OK. It is good to know what to do to be more loving to yourself, but it is just as important to know what not to do.
What am are you doing to hinder/ stop the process of developing a better relationship with myself?
- Insistent on replaying the same negative self talk tape. Criticizing, berating, tearing yourself down is what I’m talking about here. You cannot improve your weaknesses, shine in your strengths, when your sole focus is on the bad(or what you perceive as bad), how bad you are, etc.The more you speak of or bring attention to it, the worse you feel; depressed, and defeated you become.Your self esteem erodes, and eventually you do not have a desire or belief that you can do better, or see your self in a higher light. So stop it.
- Doing things that you know you are not to do. Think about how hard it must be to develop any kind of self-trust when you continually go against your better wisdom/judgement/instincts, creating unnecessary problems and difficulties; thus perpetuating the idea or belief that you cannot trust yourself, are “no good”, “suck,” “unlucky”. You cannot respect yourself if you don’t have integrity.You can keep yourself in a cycle of regret, guilt, shame, anger, and unhappiness from the (known)unwise decisions made, it is not conducive to a maintaining/developing a healthy relationship with yourself.
- Staying in connection/relationship with toxic people. This somewhat ties into the last point. If you are around someone to whom you know is unhealthy, or not a good influence on your life, but continue to maintain a close connection with this person, well, you are not helping to trust your self, and possibly eroding your self esteem.

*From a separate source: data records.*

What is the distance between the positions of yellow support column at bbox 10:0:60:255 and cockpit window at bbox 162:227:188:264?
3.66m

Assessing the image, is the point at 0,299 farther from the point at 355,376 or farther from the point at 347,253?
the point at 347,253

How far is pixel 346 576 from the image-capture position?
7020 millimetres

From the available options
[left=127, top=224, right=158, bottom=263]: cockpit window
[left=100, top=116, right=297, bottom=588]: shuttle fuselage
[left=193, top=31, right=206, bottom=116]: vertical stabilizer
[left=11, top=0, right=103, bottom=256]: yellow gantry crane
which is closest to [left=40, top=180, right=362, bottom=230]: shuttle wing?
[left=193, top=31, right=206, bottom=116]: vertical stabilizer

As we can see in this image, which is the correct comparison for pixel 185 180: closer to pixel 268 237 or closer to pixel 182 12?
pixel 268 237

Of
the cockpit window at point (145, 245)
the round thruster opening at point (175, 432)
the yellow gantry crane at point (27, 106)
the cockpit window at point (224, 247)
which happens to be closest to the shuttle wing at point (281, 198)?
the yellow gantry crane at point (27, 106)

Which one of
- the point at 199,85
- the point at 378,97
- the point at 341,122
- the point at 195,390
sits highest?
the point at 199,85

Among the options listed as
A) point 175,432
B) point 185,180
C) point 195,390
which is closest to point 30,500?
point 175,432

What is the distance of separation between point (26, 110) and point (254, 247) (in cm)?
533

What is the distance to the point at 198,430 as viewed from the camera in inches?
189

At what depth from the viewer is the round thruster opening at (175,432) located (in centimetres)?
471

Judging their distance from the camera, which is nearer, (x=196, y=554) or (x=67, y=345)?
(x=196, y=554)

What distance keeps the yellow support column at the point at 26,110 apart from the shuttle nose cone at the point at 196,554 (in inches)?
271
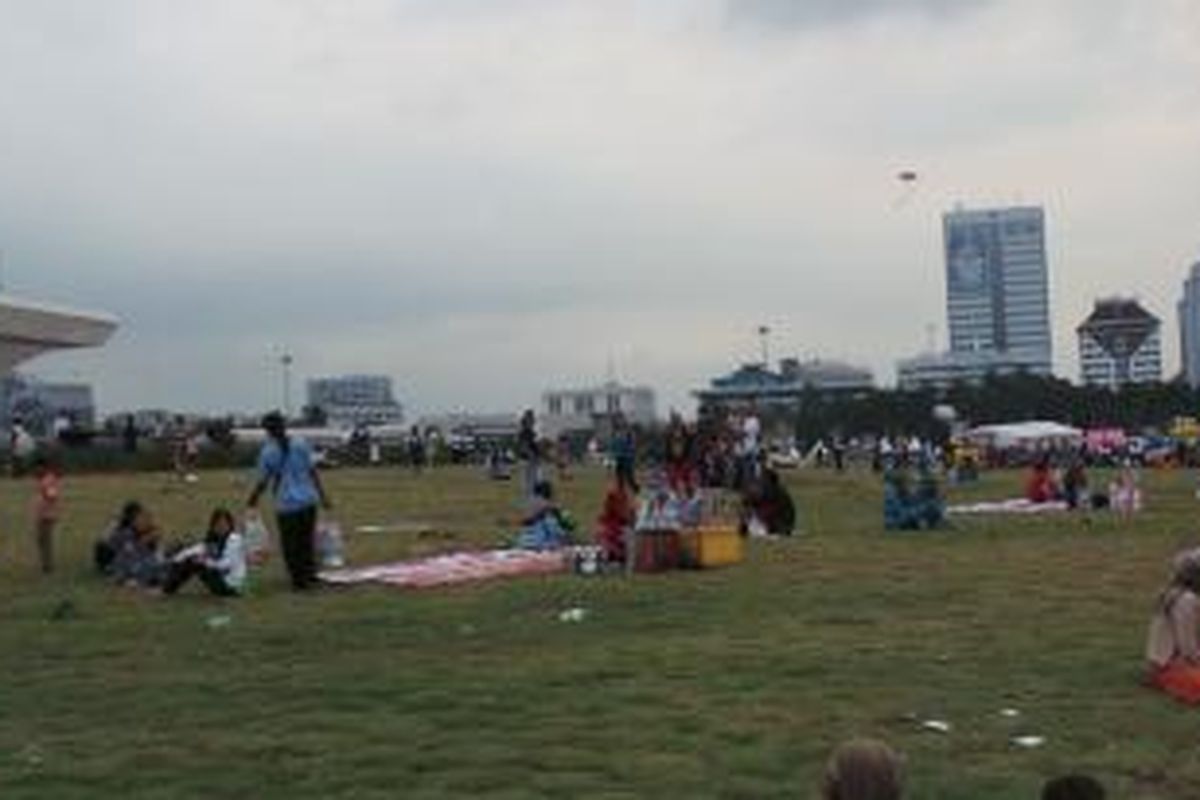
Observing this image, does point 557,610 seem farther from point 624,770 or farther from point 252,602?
point 624,770

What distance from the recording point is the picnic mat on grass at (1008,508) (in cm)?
4038

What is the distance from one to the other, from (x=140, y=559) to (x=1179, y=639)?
525 inches

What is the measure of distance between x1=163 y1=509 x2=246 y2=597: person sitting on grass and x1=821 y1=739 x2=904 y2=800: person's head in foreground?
1692 cm

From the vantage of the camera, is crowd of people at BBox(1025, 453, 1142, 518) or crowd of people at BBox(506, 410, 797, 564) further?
crowd of people at BBox(1025, 453, 1142, 518)

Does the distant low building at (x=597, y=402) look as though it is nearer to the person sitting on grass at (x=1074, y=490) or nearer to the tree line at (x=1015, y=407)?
the tree line at (x=1015, y=407)

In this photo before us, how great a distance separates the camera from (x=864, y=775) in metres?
7.53

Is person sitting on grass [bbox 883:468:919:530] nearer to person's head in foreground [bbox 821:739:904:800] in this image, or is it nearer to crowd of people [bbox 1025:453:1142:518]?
crowd of people [bbox 1025:453:1142:518]

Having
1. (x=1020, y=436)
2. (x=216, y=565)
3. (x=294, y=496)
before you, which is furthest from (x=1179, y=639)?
(x=1020, y=436)

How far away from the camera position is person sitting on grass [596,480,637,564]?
87.1 feet

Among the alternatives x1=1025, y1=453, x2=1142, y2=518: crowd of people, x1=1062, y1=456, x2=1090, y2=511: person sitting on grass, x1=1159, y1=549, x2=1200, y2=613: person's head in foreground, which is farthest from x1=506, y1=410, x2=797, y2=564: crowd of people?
x1=1159, y1=549, x2=1200, y2=613: person's head in foreground

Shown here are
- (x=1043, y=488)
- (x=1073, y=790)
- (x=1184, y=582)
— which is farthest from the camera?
(x=1043, y=488)

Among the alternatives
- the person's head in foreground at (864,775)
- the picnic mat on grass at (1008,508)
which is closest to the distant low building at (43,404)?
the picnic mat on grass at (1008,508)

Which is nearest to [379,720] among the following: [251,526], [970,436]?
[251,526]

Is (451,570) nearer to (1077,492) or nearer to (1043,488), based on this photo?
(1077,492)
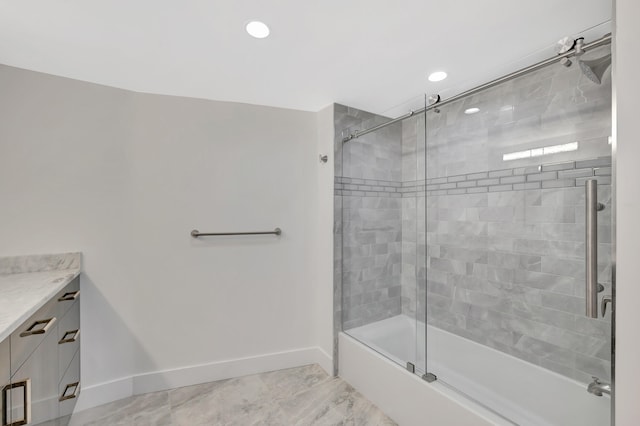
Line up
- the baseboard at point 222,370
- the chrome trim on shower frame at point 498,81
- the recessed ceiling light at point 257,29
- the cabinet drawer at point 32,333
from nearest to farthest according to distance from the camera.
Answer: the cabinet drawer at point 32,333 < the chrome trim on shower frame at point 498,81 < the recessed ceiling light at point 257,29 < the baseboard at point 222,370

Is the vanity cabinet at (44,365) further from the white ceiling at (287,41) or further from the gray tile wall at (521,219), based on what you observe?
the gray tile wall at (521,219)

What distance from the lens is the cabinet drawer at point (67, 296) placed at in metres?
1.46

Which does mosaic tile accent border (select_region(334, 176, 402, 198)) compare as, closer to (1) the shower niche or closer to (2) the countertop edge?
(1) the shower niche

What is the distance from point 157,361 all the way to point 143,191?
118cm

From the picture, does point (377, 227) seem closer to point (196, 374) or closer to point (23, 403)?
point (196, 374)

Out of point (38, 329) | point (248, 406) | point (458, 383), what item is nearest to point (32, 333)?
point (38, 329)

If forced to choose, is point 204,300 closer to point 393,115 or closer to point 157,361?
point 157,361

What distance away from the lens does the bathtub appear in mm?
1410

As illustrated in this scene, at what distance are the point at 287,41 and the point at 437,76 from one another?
98 centimetres

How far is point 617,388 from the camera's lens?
2.89ft

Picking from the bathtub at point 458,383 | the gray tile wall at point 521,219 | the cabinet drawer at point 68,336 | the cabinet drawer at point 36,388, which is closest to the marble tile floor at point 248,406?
the bathtub at point 458,383

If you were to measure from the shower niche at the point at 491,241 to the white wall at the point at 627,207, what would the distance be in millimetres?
197

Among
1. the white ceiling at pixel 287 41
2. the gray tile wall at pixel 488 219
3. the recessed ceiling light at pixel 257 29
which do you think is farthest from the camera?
the gray tile wall at pixel 488 219

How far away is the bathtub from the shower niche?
11 millimetres
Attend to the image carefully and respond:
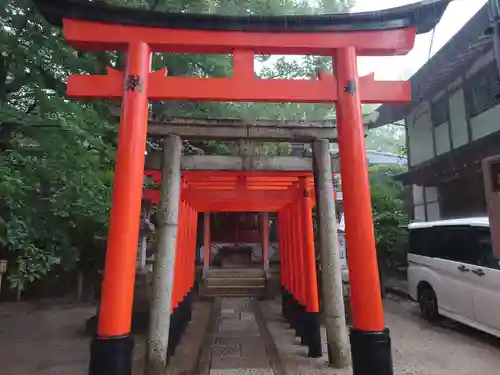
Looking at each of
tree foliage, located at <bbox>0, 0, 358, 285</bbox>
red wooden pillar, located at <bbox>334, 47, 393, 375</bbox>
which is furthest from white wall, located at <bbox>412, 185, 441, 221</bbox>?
red wooden pillar, located at <bbox>334, 47, 393, 375</bbox>

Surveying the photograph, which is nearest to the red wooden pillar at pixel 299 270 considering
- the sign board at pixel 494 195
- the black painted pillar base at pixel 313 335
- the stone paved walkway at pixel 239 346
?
the black painted pillar base at pixel 313 335

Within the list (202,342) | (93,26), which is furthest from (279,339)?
(93,26)

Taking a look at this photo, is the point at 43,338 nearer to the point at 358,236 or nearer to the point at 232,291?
the point at 232,291

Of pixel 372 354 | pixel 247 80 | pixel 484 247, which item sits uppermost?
pixel 247 80

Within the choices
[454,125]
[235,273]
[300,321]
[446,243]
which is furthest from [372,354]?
[235,273]

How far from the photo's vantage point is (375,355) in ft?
10.2

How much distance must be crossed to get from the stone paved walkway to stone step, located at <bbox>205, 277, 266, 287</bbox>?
7.58ft

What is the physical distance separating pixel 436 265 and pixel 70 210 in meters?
7.68

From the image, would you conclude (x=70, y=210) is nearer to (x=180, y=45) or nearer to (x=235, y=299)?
(x=180, y=45)

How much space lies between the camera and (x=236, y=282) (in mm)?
12516

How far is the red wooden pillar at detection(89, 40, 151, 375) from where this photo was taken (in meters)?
3.05

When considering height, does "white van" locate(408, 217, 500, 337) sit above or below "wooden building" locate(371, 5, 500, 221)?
below

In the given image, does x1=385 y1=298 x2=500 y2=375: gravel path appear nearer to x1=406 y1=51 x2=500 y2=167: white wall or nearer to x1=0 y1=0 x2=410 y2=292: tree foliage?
x1=0 y1=0 x2=410 y2=292: tree foliage

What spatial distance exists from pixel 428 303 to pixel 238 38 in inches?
292
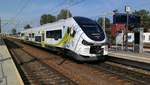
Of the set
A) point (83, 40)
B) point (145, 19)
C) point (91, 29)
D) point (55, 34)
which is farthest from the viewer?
point (145, 19)

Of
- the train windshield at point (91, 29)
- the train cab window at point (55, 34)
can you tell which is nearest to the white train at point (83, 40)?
the train windshield at point (91, 29)

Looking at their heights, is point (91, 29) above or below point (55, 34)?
above

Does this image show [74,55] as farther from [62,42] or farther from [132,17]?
[132,17]

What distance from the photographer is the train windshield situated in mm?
18266

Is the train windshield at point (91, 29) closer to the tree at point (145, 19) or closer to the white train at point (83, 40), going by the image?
the white train at point (83, 40)

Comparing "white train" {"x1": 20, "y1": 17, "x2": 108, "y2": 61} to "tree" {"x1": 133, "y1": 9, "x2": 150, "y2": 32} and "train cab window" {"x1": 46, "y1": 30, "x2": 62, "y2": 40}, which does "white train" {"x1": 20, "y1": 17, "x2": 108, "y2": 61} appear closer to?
"train cab window" {"x1": 46, "y1": 30, "x2": 62, "y2": 40}

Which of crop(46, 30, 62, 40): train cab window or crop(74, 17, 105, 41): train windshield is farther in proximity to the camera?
crop(46, 30, 62, 40): train cab window

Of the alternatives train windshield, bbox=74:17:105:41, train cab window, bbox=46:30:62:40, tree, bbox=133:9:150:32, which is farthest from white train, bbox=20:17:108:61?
tree, bbox=133:9:150:32

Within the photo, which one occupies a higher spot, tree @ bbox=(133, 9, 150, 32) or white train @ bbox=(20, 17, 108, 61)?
tree @ bbox=(133, 9, 150, 32)

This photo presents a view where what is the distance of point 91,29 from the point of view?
61.8 feet

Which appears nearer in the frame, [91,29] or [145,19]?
[91,29]

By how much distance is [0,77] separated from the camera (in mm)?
11828

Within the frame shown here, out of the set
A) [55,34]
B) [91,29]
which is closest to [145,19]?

Toxic people do not love themselves(observe their life;lifestyle choices,habits). Remember you become more of what you hang around. To be around someone who has toxic habits/patterns, beliefs, it will rub off on you, in many ways.
- Not accepting self. Loving and accepting all aspects of yourself and your life is liberating, helps you you to be more peaceful, and trusting. When you do not accept yourself in all you are, it is impossible to truly love yourself, and have peace. It is especially important to practice acceptance for the things you cannot change about yourself(personality, physical attributes etc), lest you drive yourself crazy trying to change things that cannot be changed.
- No patience for/with self. Having patience with yourself; development, weaknesses, process in developing a relationship with yourself is the best thing to do as you go throughout life. As long as you do not have, or cannot accept where you are, who you are, love you in the present, you will never be able to in the future. If you put off loving you, accepting who you are in the process of becoming, for a later time, you will never do it. It is human nature to wait for “perfection” before we do—whatever.So start now.
Learning to love ourselves is a journey; it takes a lot of mess-ups, regression, and stress to finally be able to like ourselves on a decent level. Try not to feel bad about where you are in your stage in developing self esteem. Many people like you, are are in your shoes; grappling after with the reality of themselves. It helps to know that you are not alone.